Papadaki Maria E, Troulis Maria J, Glowacki Julie, Kaban Leonard B
Department of Oral and Maxillofacial Surgery, Massachusetts General Hospital, Harvard School of Dental Medicine, Boston, MA 02114, USA.
J Oral Maxillofac Surg. 2010 Nov;68(11):2783-91. doi: 10.1016/j.joms.2010.06.179.
To establish a porcine model for maxillary distraction osteogenesis and to document the sequence of bone formation in the zone of advancement.
Female Yucatan minipigs (n = 9) in the mixed dentition stage underwent modified Le Fort I osteotomy through a vestibular incision under general anesthesia. A unidirectional, semiburied Le Fort I distraction device was fixed across the osteotomy. The distraction protocol was 0-day latency, 1-mm/d rate for 12 days, and 24 days of fixation. Maxillary specimens (n = 9) were harvested and divided in half at the end of distraction (n = 6 sides), midfixation (n = 6), and the end of fixation (n = 6). Clinical stability, volume, and radiographic density across the zone of advancement were graded on semiquantitative scales. Specimens were stained with hematoxylin and eosin and examined with light microscopy.

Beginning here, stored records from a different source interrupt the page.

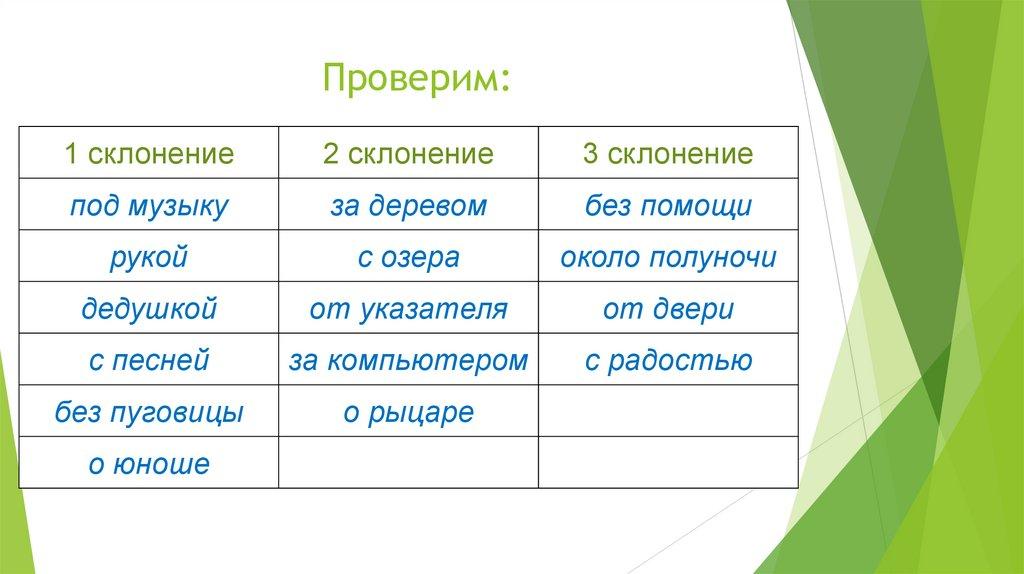 Проверим:

| 1 склонение | 2 склонение | 3 склонение |
|---|---|---|
| под музыку | за деревом | без помощи |
| рукой | с озера | около полуночи |
| дедушкой | от указателя | от двери |
| с песней | за компьютером | с радостью |
| без пуговицы | о рыцаре | |
| о юноше | | |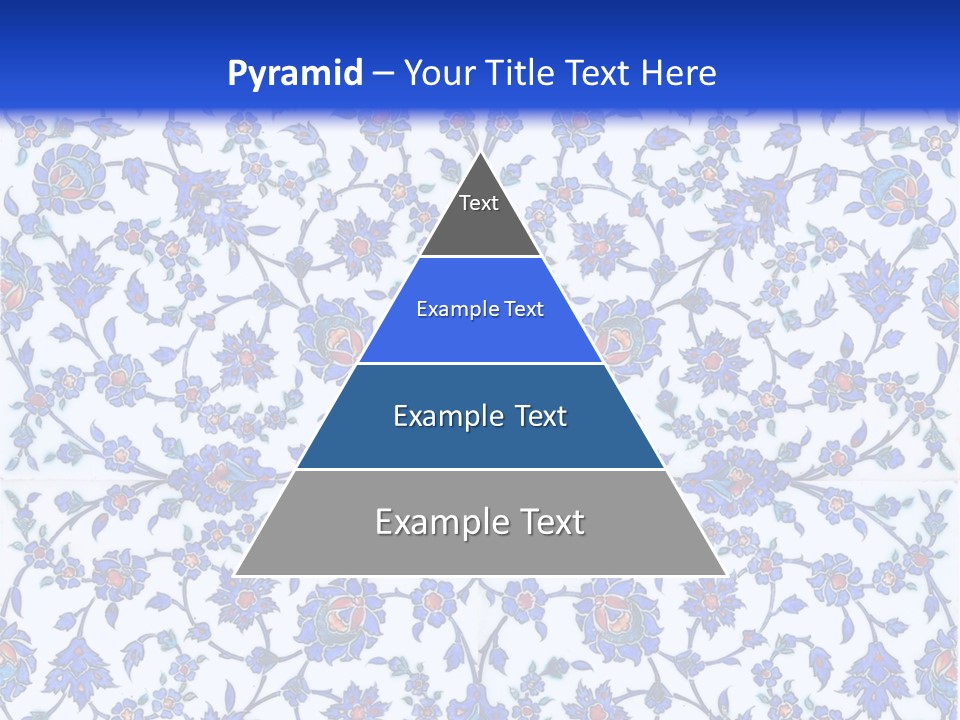 Pyramid – Your Title Text Here

Text

Example Text

Example Text

Example Text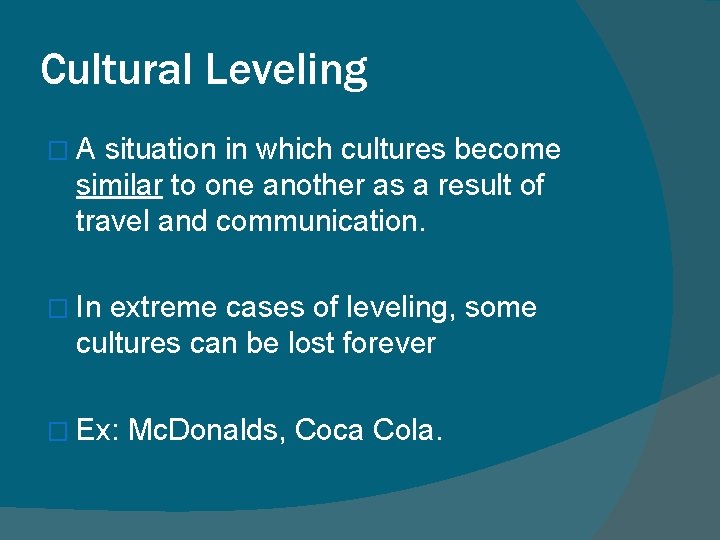 Cultural Leveling

□ A situation in which cultures become similar to one another as a result of travel and communication.

□ In extreme cases of leveling, some cultures can be lost forever

□ Ex: McDonalds, Coca Cola.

Animals tolerated the operation, the distraction and fixation periods. There were no infections and no devices failed. At the end of the distraction period, bone trabeculae were present at the periphery and fibrous tissues, and vessels, preosteoblasts, and osteoblasts were present in the center of the zone of advancement. Islands of chondrocyte-like cells appeared in 1 specimen each at midfixation and the end of fixation. At the end of fixation, clinical stability and radiographic density were graded 3/3 and bone formation was complete across the advancement zone in all specimens.
A model for Le Fort I distraction osteogenesis was established. Intramembranous bone formation was the predominant mechanism of healing in the zone of advancement. Latency was not necessary for bone formation in this minipig model.
建立上颌骨牵张成骨的猪模型,并记录前移区域骨形成的顺序。
处于混合牙列期的雌性尤卡坦小型猪(n = 9)在全身麻醉下通过前庭切口接受改良的Le Fort I截骨术。将单向、半埋入式Le Fort I牵张装置固定于截骨处。牵张方案为:延迟0天,牵张速率为1毫米/天,持续12天,固定24天。在牵张结束时(n = 6侧)、固定中期(n = 6)和固定结束时(n = 6)采集上颌骨标本并将其对半切开。对前移区域的临床稳定性、体积和影像学密度进行半定量分级。标本用苏木精和伊红染色,并用光学显微镜检查。
动物耐受手术、牵张和固定期。无感染发生,且无装置失效。在牵张期末,前移区域周边出现骨小梁,中心存在纤维组织、血管、前成骨细胞和成骨细胞。在固定中期和固定期末,各有1个标本出现软骨样细胞岛。在固定期末,所有标本的临床稳定性和影像学密度分级均为3/3,且前移区域的骨形成完成。
建立了Le Fort I牵张成骨模型。膜内成骨是前移区域愈合的主要机制。在此小型猪模型中,骨形成无需延迟期。